= Sīrat al-Iskandar =

Medieval Arabic heroic narrative

The Sīrat al-Iskandar (سيرة الإسكندر, 'Life of Alexander') is a 13th-century Arabic popular romance about Alexander the Great. It belongs to the sīra shaʿbiyya genre and was composed by Mufarrij al-Ṣūrī in the 15th century.

The Sīrat is likely the ultimate source of the Malay Hikayat Iskandar Zulkarnain.

==Composition history==
The Sīrat originates in an oral tradition of Alexander epics. Oral performance of the work, however, is poorly attested. The Dutch explorer Ulrich Jasper Seetzen recorded hearing public recitations of the Sīrat al-Iskandar in Cairo in the early 19th century. The written form of the Sīrat was composed by Abū Isḥāq Ibrahīm ibn Mufarrij al-Ṣūrī towards the end of the 13th century. It is the longest Arabic Alexander narrative at 305 folios (more than 600 pages). It is preserved in twelve identified manuscripts, but a majority of these does not contain the complete text. A majority does name al-Ṣūrī as the rāwī (narrator or reciter). He was a citizen of Tyre.
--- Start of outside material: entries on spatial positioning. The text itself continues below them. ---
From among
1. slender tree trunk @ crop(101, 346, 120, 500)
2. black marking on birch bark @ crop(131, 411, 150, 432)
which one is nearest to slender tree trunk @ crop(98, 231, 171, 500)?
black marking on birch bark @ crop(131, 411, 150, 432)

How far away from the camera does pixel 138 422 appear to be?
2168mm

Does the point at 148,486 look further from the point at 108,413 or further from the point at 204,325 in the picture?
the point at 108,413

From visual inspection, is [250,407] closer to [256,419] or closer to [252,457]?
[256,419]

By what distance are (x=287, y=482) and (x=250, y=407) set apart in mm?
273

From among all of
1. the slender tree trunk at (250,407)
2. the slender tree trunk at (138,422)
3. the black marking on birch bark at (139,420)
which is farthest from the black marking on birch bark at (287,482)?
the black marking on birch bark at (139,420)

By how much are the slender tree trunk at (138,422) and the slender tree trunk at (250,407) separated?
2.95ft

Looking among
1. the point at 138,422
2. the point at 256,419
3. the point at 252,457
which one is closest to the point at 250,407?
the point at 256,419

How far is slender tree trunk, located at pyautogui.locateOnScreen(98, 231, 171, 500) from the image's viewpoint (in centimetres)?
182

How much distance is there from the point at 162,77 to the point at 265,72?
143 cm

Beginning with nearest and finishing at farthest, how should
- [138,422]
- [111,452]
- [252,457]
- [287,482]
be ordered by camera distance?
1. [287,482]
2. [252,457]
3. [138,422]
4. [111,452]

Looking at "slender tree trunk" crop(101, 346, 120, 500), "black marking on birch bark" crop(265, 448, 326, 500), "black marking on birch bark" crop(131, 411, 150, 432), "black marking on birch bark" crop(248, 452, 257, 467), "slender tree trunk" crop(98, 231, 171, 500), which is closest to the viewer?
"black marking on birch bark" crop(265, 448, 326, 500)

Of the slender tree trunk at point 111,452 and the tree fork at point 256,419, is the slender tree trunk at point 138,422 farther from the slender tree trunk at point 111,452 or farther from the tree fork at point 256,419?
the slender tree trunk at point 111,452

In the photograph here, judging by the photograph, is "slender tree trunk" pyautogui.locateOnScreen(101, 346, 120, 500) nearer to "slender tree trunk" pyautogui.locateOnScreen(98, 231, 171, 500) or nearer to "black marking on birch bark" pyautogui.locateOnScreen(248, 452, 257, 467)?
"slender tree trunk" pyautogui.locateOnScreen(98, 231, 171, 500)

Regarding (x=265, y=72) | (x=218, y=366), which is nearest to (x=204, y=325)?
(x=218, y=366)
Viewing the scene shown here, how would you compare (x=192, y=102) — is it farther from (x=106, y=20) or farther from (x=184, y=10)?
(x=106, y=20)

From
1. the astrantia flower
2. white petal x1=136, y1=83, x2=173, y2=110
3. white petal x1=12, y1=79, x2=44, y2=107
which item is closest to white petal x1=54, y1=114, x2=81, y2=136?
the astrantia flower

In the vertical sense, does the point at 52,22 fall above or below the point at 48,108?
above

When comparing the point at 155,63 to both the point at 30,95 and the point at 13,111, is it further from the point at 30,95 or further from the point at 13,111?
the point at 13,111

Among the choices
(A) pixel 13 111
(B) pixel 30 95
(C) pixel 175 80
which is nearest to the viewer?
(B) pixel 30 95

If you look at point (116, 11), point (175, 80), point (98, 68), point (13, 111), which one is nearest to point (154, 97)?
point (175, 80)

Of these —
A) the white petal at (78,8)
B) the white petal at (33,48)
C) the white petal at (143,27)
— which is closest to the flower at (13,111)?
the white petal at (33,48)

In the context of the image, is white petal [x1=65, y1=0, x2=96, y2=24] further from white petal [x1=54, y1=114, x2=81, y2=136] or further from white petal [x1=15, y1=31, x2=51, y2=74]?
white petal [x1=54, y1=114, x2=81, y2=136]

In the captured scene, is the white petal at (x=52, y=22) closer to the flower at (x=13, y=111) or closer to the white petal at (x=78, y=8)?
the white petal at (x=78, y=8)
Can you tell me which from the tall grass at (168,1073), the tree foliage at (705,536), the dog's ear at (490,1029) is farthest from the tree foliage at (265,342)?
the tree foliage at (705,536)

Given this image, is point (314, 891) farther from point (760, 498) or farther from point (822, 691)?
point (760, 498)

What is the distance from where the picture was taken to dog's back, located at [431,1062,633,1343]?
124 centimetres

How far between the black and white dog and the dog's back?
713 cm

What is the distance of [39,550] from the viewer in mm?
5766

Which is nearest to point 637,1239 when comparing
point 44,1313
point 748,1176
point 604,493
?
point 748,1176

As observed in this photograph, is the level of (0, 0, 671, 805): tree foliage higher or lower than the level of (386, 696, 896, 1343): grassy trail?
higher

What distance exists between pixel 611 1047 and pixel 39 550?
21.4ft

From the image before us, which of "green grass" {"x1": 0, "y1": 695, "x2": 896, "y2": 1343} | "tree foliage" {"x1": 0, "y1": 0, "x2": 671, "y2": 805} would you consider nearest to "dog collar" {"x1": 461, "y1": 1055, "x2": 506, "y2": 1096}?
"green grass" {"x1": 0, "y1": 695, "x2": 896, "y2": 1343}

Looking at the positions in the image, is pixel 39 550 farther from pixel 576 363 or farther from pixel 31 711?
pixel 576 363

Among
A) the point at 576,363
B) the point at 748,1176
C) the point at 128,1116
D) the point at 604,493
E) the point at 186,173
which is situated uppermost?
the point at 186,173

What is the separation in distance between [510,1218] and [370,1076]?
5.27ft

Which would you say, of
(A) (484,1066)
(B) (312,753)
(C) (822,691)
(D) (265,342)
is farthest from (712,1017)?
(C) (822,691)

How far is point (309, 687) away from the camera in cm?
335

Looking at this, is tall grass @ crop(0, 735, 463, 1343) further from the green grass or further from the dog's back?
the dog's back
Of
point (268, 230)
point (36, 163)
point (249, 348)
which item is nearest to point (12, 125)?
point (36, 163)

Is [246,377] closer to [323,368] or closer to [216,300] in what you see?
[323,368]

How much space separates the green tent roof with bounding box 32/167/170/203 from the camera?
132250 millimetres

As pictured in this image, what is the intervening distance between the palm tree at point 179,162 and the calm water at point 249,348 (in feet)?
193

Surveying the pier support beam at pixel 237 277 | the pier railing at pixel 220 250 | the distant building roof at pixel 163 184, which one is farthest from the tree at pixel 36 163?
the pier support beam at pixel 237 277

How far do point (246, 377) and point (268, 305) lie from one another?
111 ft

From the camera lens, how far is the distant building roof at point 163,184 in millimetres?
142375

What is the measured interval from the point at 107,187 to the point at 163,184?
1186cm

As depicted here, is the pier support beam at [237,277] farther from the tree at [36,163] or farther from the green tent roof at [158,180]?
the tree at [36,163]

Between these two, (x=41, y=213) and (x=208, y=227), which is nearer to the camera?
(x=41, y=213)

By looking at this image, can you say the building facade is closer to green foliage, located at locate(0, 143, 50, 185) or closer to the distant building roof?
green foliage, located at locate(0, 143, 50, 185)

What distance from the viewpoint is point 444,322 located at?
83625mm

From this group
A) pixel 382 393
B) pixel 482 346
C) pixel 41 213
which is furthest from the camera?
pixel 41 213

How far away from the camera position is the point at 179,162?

The Sīrat is distinct from the Sīrat al-Malik al-Iskandar, the Arabic version of the ancient Greek Alexander Romance, which is a literary rather than popular work. It follows a completely different narrative from that found in the Alexander Romance or in the Arabic Dhu ʾl-Qarnayn tradition. Al-Ṣūrī cites Kaʿb al-Aḥbār and Wahb ibn Munabbih as his major sources. He also sometimes cites Abu ʾl-Ḥasan al-Bakrī. In general, however, he does not cite sources. One of the distinguishing features of the narrative, as the long title suggests, is the prominence of al-Khiḍr as Alexander's companion in all his adventures, not just that to the Land of Darkness.

Among the identifiable but uncited sources of the Sīrat are Firdawsī's Shāhnāma (for the Persian background) and the 9th-century Nihāyat al-arab (for Alexander's conversion to monotheism).

==Synopsis==
In the Sīrat, Alexander is a son of Dārāb, a prince of the Achaemenid dynasty of Persia, and Nāhīd, daughter of King Philip II of Macedon. He is born in secret at Philip's court and is raised by Aristotle. He eventually succeeds Philip as king, while his half-brother Dārā succeeds to the Persian throne. They go to war and Alexander is victorious, with Dārā dying in his arms.

After returning to Macedon, Alexander comes under the influence of the devil, Iblīs, until he is brought back to the right path by al-Khiḍr, who convinces him he has a divine mission: to convert the whole world to monotheism. The two travel first to the West and then to the East, converting people everywhere they go. Alexander then constructs the famous wall confining Gog and Magog before setting out for the Land of Darkness to find the Water of Life. He is prevented from reaching the water by the Isrāfīl (angels), who instead give him the wonderstone. Shortly after, Alexander writes a letter of consolation to his mother and dies. He is buried in Alexandria.

Some manuscripts contain an alternate ending based on the last days of Alexander as found in the Alexander Romance. This is one of four interpolations from the Romance found in some copies of the Sīrat, the others being the letter of Alexander to Aristotle, the letter of Aristotle to Alexander and Alexander's encounter with the Amazons.